---------- El pasaje
Dios mío, los gentiles han entrado en tu heredad, han profanado tu santo templo, han reducido Jerusalén a ruinas. 

Echaron los cadáveres de tus siervos en pasto a las aves del cielo, y la carne de tus fieles a las fieras de la tierra. Derramaron su sangre como agua en torno a Jerusalén, y nadie la enterraba. 

Fuimos el escarnio de nuestros vecinos, la irrisión y la burla de los que nos rodean. ¿Hasta cuándo, Señor? ¿Vas a estar siempre enojado? ¿Arderá como fuego tu cólera? 

Derrama tu furor sobre los gentiles que no te reconocen y sobre los reinos que no invocan tu nombre, porque han devorado a Jacob y han asolado su mansión. 

No recuerdes contra nosotros las culpas de nuestros padres; que tu compasión nos alcance pronto, pues estamos agotados. Socórrenos, Dios, Salvador nuestro, por el honor de tu nombre; líbranos y perdona nuestros pecados a causa de tu nombre. 

¿Por qué han de decir los gentiles: «Dónde está su Dios»? Que a nuestra vista conozcan los gentiles la venganza de la sangre de tus siervos derramada. 

Llegue a tu presencia el gemido del cautivo: con tu brazo poderoso, salva a los condenados a muerte. 

¡Devuelve siete veces más a nuestros vecinos la afrenta con que te afrentaron, Señor! 

Mientras, nosotros, pueblo tuyo, ovejas de tu rebaño, te daremos gracias siempre, cantaremos tus alabanzas de generación en generación.

. . .
--------------------
---------- Los datos
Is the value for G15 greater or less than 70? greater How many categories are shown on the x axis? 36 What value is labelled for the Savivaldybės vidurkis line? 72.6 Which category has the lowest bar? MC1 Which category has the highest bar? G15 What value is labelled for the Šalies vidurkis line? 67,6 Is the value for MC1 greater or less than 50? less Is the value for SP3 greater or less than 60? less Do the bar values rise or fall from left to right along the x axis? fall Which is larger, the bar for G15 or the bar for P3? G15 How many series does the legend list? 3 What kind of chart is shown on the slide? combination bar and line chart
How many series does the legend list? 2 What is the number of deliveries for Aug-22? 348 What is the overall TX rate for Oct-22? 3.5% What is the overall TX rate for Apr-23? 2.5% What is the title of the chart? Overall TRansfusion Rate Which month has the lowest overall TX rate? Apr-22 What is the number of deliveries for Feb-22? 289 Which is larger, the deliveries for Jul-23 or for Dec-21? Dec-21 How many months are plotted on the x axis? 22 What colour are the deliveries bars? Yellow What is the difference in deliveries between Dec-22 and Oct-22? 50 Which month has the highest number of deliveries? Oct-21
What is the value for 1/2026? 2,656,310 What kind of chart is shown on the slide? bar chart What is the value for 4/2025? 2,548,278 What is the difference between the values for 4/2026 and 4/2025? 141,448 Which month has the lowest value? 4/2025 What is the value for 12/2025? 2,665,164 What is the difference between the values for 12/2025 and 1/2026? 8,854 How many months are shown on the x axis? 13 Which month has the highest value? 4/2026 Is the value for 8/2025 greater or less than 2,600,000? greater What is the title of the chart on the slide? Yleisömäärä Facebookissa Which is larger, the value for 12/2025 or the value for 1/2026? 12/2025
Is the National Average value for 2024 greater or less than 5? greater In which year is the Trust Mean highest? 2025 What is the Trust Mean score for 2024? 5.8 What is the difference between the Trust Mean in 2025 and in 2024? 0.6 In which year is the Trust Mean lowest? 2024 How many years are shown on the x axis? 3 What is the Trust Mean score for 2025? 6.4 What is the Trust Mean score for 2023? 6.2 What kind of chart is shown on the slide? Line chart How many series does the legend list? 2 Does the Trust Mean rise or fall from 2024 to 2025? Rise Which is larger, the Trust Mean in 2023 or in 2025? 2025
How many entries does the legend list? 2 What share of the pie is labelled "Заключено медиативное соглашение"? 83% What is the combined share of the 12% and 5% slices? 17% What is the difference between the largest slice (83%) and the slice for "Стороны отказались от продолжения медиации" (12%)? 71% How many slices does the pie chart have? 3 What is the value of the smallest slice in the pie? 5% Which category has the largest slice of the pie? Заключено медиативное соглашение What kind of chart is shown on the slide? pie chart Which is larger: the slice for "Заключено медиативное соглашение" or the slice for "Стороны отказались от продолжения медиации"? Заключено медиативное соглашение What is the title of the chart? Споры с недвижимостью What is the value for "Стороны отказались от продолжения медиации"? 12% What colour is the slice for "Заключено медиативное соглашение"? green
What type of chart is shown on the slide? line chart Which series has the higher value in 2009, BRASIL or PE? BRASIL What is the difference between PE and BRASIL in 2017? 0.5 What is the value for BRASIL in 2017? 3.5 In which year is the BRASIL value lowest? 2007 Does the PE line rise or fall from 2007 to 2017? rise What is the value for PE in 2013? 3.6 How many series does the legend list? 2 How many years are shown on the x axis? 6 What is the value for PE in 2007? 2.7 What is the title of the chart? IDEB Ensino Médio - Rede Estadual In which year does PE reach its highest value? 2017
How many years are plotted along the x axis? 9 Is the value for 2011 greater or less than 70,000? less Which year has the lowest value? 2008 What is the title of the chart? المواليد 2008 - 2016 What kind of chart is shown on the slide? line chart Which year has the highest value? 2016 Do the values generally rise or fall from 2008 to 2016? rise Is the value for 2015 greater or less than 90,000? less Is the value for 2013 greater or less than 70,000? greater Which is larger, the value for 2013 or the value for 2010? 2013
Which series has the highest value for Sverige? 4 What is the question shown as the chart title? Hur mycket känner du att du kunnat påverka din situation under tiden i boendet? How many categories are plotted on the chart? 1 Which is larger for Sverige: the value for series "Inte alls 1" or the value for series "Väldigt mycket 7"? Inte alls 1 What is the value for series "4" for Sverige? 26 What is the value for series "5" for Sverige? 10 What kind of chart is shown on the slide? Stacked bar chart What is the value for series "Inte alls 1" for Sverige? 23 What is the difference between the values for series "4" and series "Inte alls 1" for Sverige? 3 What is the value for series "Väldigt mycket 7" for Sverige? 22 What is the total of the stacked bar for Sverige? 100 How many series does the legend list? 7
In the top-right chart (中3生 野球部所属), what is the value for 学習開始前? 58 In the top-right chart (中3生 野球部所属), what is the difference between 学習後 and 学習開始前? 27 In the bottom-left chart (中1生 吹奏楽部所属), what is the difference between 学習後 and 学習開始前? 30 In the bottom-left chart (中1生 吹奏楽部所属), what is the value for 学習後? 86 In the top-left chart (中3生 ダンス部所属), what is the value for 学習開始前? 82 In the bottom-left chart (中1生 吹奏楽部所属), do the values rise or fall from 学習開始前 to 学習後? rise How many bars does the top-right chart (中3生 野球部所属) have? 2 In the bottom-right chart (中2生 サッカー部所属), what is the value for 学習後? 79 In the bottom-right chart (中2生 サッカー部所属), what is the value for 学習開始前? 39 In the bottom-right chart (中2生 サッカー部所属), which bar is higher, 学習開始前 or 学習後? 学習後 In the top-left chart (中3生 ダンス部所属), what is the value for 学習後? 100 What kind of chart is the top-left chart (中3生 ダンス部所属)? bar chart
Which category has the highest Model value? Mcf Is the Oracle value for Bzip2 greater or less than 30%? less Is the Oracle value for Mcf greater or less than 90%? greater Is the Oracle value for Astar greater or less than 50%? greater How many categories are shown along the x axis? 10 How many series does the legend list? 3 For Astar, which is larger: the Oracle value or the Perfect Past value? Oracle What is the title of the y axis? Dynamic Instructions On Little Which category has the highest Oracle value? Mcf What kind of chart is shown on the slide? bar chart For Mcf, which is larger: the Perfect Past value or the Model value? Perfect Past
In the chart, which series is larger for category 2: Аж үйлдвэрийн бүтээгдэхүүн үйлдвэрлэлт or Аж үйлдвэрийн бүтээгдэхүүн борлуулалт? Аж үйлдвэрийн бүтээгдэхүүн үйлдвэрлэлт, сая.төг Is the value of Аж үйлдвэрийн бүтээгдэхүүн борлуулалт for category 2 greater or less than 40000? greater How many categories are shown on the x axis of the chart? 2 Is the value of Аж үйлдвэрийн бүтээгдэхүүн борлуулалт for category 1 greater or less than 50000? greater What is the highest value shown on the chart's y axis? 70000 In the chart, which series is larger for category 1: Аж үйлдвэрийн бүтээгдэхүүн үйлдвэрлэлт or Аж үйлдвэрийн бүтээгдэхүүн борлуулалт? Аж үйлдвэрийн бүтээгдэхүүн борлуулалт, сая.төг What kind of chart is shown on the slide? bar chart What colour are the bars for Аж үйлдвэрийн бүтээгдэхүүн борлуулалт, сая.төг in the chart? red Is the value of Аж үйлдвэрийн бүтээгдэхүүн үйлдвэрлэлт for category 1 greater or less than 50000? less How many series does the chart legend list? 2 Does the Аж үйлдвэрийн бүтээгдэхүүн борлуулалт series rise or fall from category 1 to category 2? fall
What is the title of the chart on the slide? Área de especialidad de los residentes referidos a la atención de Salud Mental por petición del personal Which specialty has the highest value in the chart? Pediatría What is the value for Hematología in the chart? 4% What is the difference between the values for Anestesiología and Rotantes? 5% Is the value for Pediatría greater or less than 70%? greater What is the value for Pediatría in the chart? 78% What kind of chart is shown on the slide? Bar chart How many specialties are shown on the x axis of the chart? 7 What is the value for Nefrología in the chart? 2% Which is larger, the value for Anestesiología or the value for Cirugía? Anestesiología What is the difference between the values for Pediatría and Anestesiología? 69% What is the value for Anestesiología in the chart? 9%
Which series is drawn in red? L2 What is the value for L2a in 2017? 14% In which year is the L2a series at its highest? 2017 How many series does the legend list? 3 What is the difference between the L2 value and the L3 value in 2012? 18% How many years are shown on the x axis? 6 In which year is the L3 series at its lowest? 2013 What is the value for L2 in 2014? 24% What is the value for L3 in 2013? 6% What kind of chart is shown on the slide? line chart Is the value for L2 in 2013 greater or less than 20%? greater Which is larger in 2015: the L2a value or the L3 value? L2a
--------------------
* [Tu tarea]:
Responde con base en el pasaje:
1. ¿En qué han convertido los gentiles a Jerusalén?
2. ¿Cuántas veces más se pide devolver a los vecinos la afrenta?
3. ¿Qué dos nombres se da a sí mismo el pueblo en la última frase?

* [Tu respuesta]:
1. La han reducido a ruinas.
2. Siete veces más.
3. «Pueblo tuyo» y «ovejas de tu rebaño».